Legend of "Lechuza" Possibly Seen In Carrizo Springs
Jul 12, 2012 at 9:16 PM CST
Apr 1, 2013
The legend of the "Lechuza" has been told in this area for years. Now, a recent picture has sparked a discussion about whether the picture is real. The picture believed to have been taken in Carrizo Springs shows two men holding a white owl with a very large wing span. Our Lauren Kendrick has more in our top story. The picture has definitely got people interested whether or not they believe in the myth. We spoke to one of the owners of Petland who tells us this picture has her baffled when it comes to classifying the type of owl. "I think people would like to believe it's real just like they'd like to believe big foot's real and the loch ness monster and all the other creatures." Owner of Petland Laredo, Laura Hatton, gives us her take on the picture that's been circulating social networking sites for the past few days.

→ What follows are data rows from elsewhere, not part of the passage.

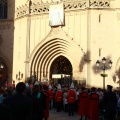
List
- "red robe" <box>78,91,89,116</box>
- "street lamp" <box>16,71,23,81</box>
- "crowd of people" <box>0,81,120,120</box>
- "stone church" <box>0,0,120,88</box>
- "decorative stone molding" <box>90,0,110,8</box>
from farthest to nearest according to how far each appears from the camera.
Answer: "street lamp" <box>16,71,23,81</box>
"decorative stone molding" <box>90,0,110,8</box>
"stone church" <box>0,0,120,88</box>
"red robe" <box>78,91,89,116</box>
"crowd of people" <box>0,81,120,120</box>

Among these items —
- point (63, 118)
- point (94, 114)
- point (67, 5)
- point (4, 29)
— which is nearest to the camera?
point (94, 114)

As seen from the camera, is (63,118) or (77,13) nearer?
(63,118)

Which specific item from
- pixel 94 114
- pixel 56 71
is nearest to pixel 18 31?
pixel 56 71

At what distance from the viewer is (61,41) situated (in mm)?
28594

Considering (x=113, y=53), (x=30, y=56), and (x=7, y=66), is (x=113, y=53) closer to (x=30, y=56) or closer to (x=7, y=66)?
(x=30, y=56)

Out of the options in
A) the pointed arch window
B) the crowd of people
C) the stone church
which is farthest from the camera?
the pointed arch window

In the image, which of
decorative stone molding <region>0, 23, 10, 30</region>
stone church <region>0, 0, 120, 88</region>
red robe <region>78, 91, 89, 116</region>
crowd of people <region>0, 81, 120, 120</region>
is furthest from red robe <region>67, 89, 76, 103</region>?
decorative stone molding <region>0, 23, 10, 30</region>

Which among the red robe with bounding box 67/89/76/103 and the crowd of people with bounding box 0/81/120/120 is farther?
the red robe with bounding box 67/89/76/103

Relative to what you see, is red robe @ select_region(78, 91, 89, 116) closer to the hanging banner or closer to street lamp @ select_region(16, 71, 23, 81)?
→ the hanging banner

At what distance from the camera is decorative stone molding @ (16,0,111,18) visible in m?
27.3

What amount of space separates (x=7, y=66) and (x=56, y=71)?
18.5 feet

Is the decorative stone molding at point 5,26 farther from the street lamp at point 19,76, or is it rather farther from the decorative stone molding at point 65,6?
the street lamp at point 19,76

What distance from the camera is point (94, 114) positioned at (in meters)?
13.9

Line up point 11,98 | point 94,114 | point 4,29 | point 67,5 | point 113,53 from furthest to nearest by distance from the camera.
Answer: point 4,29 < point 67,5 < point 113,53 < point 94,114 < point 11,98
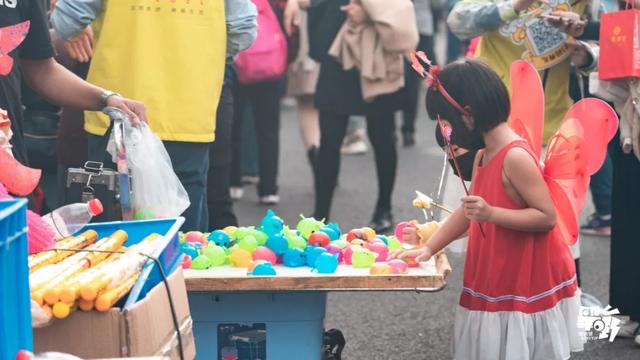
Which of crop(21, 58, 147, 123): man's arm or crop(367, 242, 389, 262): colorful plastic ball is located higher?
crop(21, 58, 147, 123): man's arm

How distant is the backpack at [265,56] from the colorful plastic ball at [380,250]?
140 inches

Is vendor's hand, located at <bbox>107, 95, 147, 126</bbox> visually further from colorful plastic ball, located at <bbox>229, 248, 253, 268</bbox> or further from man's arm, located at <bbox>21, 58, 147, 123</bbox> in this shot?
colorful plastic ball, located at <bbox>229, 248, 253, 268</bbox>

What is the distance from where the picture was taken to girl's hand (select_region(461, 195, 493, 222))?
3652mm

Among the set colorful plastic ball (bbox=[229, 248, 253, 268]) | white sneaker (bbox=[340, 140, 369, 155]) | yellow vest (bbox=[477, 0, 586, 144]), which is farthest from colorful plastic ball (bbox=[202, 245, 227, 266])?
white sneaker (bbox=[340, 140, 369, 155])

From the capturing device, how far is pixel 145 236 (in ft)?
11.3

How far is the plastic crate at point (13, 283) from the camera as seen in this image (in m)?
2.41

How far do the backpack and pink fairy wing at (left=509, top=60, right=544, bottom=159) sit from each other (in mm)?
3241

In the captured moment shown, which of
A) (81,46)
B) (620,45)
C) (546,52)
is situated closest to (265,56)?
(546,52)

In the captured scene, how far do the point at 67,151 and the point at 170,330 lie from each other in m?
2.62

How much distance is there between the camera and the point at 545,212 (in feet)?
12.2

The picture was taken in Carrizo Springs. Many people are calling the big white bird "Lechuza" from the urban legend commonly told in the Mexican heritage where the spirit of a woman or a witch turns into an owl. "Those wives tales are there for a reason. They are a legend. Perhaps there at one time was a much larger species of an owl that was here." Hatton says it looks like a barn owl but is way too large. She says it's really hard to determine the exact species by the undercarriage. By looking at the picture, she says it's hard to tell if it is indeed real or fake. "The head is really out of focus so it makes you wonder about photo shop. But the wings itself look like a barn owl." “Whether people believe in the legend or not, people have been sounding off on Facebook so we decided to go out on the streets and see what people had to say about the owl" One thing Hatton says doesn't add up is the size of the bird. "The size doesn't make any sense for the species of an owl because even the largest...a great horned owl doesn't look anything like it and it's still way smaller." Just like other legends in south Texas like the chupacabra, there's no way of telling if this is a real "Lechuza" or not. "I think they'd like it to be the "Lechuza" because I find the culture here to be full of mysticism and people enjoy it."